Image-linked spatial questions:

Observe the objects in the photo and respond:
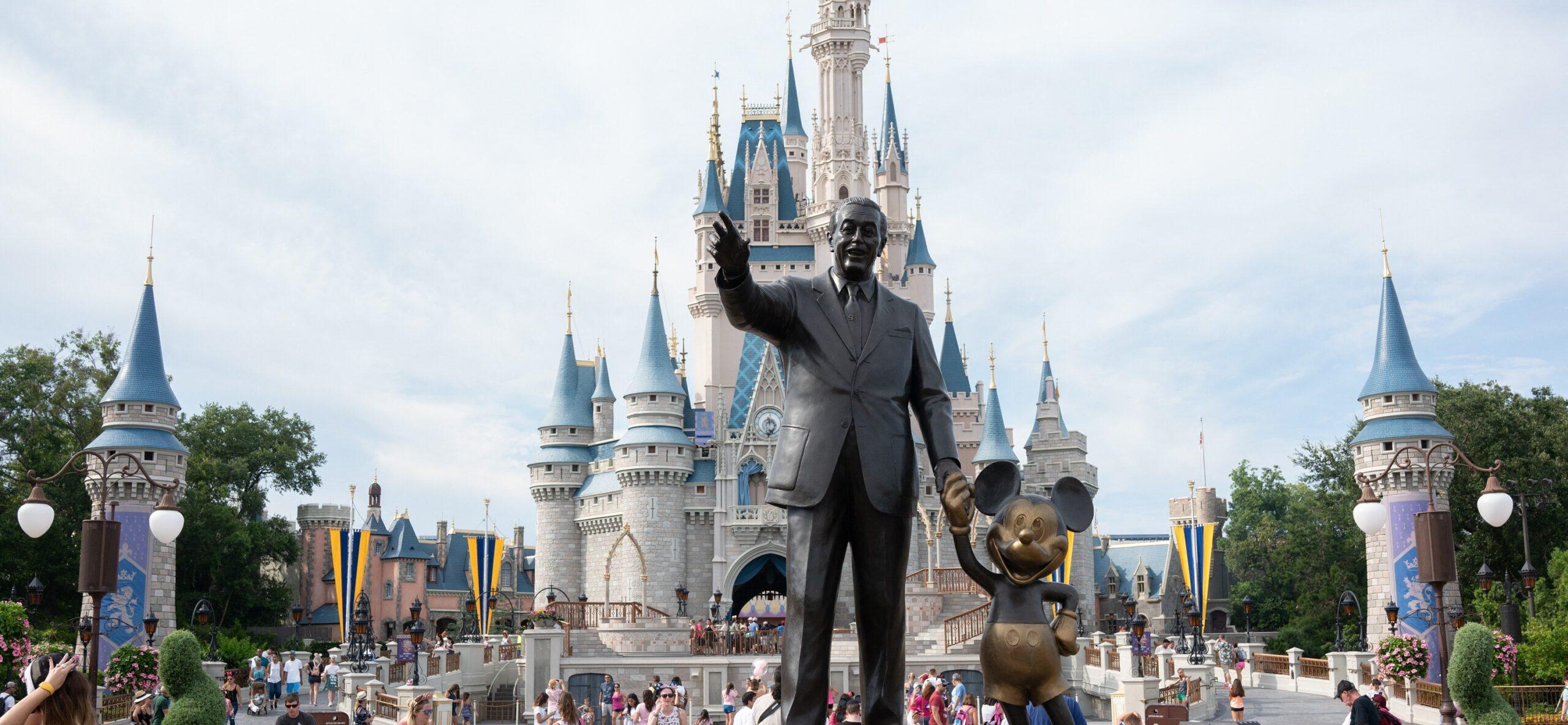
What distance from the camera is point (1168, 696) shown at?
2334cm

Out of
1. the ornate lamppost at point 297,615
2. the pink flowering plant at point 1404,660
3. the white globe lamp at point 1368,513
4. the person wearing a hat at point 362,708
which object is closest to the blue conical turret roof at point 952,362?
the ornate lamppost at point 297,615

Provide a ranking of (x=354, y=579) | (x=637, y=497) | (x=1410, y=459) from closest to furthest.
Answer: (x=1410, y=459)
(x=354, y=579)
(x=637, y=497)

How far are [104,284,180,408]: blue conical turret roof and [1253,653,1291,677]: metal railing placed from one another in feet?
99.2

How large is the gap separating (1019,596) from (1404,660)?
64.7 ft

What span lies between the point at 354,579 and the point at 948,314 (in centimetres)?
2976

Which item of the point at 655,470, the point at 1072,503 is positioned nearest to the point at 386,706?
the point at 1072,503

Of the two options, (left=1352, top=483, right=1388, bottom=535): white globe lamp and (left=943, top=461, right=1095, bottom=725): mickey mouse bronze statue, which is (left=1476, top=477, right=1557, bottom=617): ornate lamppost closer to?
(left=1352, top=483, right=1388, bottom=535): white globe lamp

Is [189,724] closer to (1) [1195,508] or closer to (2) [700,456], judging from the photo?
(2) [700,456]

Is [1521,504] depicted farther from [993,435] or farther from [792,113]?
[792,113]

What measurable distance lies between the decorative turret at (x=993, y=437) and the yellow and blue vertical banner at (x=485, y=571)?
1822 centimetres

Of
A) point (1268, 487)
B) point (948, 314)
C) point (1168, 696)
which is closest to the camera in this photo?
point (1168, 696)

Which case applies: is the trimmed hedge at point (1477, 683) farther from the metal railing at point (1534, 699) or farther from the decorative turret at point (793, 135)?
the decorative turret at point (793, 135)

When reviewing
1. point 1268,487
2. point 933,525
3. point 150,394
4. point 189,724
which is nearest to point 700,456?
point 933,525

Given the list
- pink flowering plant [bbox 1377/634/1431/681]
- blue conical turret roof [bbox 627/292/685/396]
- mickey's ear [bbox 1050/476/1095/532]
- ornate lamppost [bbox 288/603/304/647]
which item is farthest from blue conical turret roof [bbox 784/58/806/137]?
mickey's ear [bbox 1050/476/1095/532]
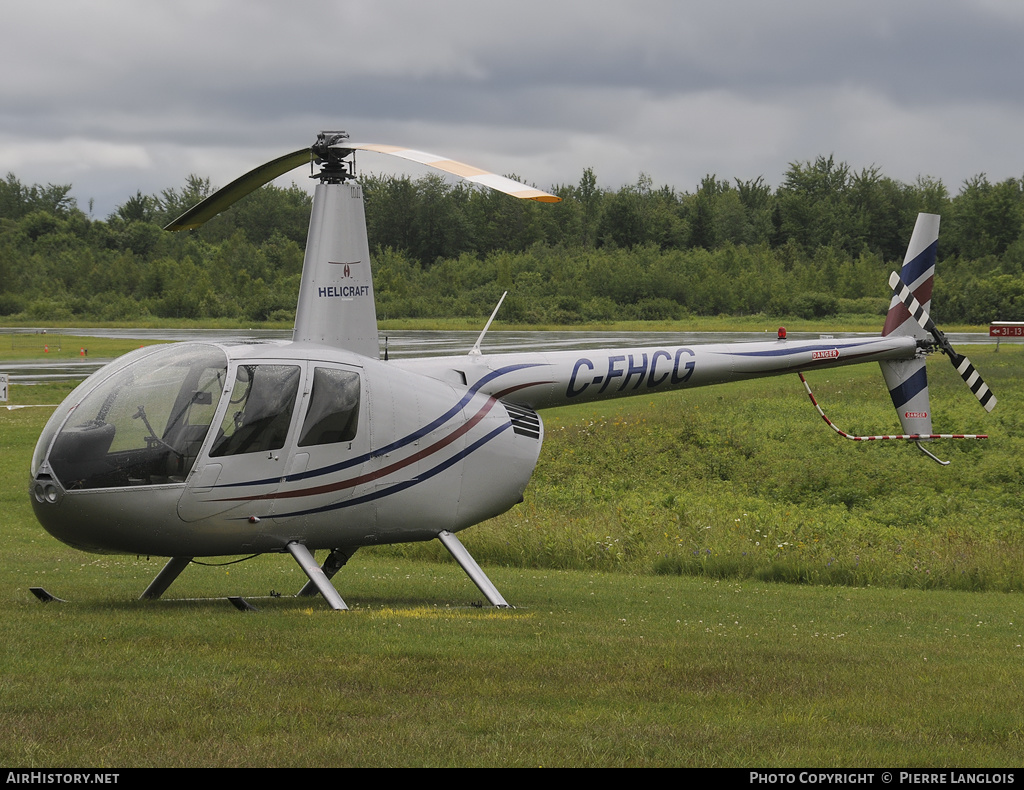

Short problem — Copy out all of the entries above word for word, omitting the pictures.

Worked solution —
Observe the objects in the photo and respond:
What distance from the camera is point (1168, 696) shown at?
2334cm

Out of
1. the ornate lamppost at point 297,615
2. the pink flowering plant at point 1404,660
3. the white globe lamp at point 1368,513
4. the person wearing a hat at point 362,708
which object is closest to the blue conical turret roof at point 952,362?
the ornate lamppost at point 297,615

Provide a ranking of (x=354, y=579) | (x=637, y=497) | (x=1410, y=459) from closest to furthest.
Answer: (x=1410, y=459)
(x=354, y=579)
(x=637, y=497)

How far are [104,284,180,408]: blue conical turret roof and [1253,653,1291,677]: metal railing placed from one another in feet?
99.2

How large is the gap separating (1019,596) from (1404,660)?
64.7 ft

What span lies between the point at 354,579 and the point at 948,314 (in centimetres)?
2976

Which item of the point at 655,470, the point at 1072,503 is positioned nearest to the point at 386,706?
the point at 1072,503

Of the two options, (left=1352, top=483, right=1388, bottom=535): white globe lamp and (left=943, top=461, right=1095, bottom=725): mickey mouse bronze statue, which is (left=1476, top=477, right=1557, bottom=617): ornate lamppost closer to?
(left=1352, top=483, right=1388, bottom=535): white globe lamp

Is [189,724] closer to (1) [1195,508] or closer to (2) [700,456], judging from the photo?
(2) [700,456]

Is [1521,504] depicted farther from [993,435] or farther from [792,113]?
[792,113]

What measurable distance lies between the decorative turret at (x=993, y=437) and the yellow and blue vertical banner at (x=485, y=571)?
1822 centimetres

Of
A) point (1268, 487)
B) point (948, 314)
C) point (1168, 696)
which is closest to the camera in this photo?
point (1168, 696)

Which case applies: is the trimmed hedge at point (1477, 683) farther from the metal railing at point (1534, 699) or farther from the decorative turret at point (793, 135)?
the decorative turret at point (793, 135)

When reviewing
1. point 1268,487
2. point 933,525
3. point 150,394
4. point 189,724
which is nearest to point 700,456?
point 933,525

Given the list
- pink flowering plant [bbox 1377/634/1431/681]
- blue conical turret roof [bbox 627/292/685/396]
- mickey's ear [bbox 1050/476/1095/532]
- ornate lamppost [bbox 288/603/304/647]
which item is farthest from blue conical turret roof [bbox 784/58/806/137]?
mickey's ear [bbox 1050/476/1095/532]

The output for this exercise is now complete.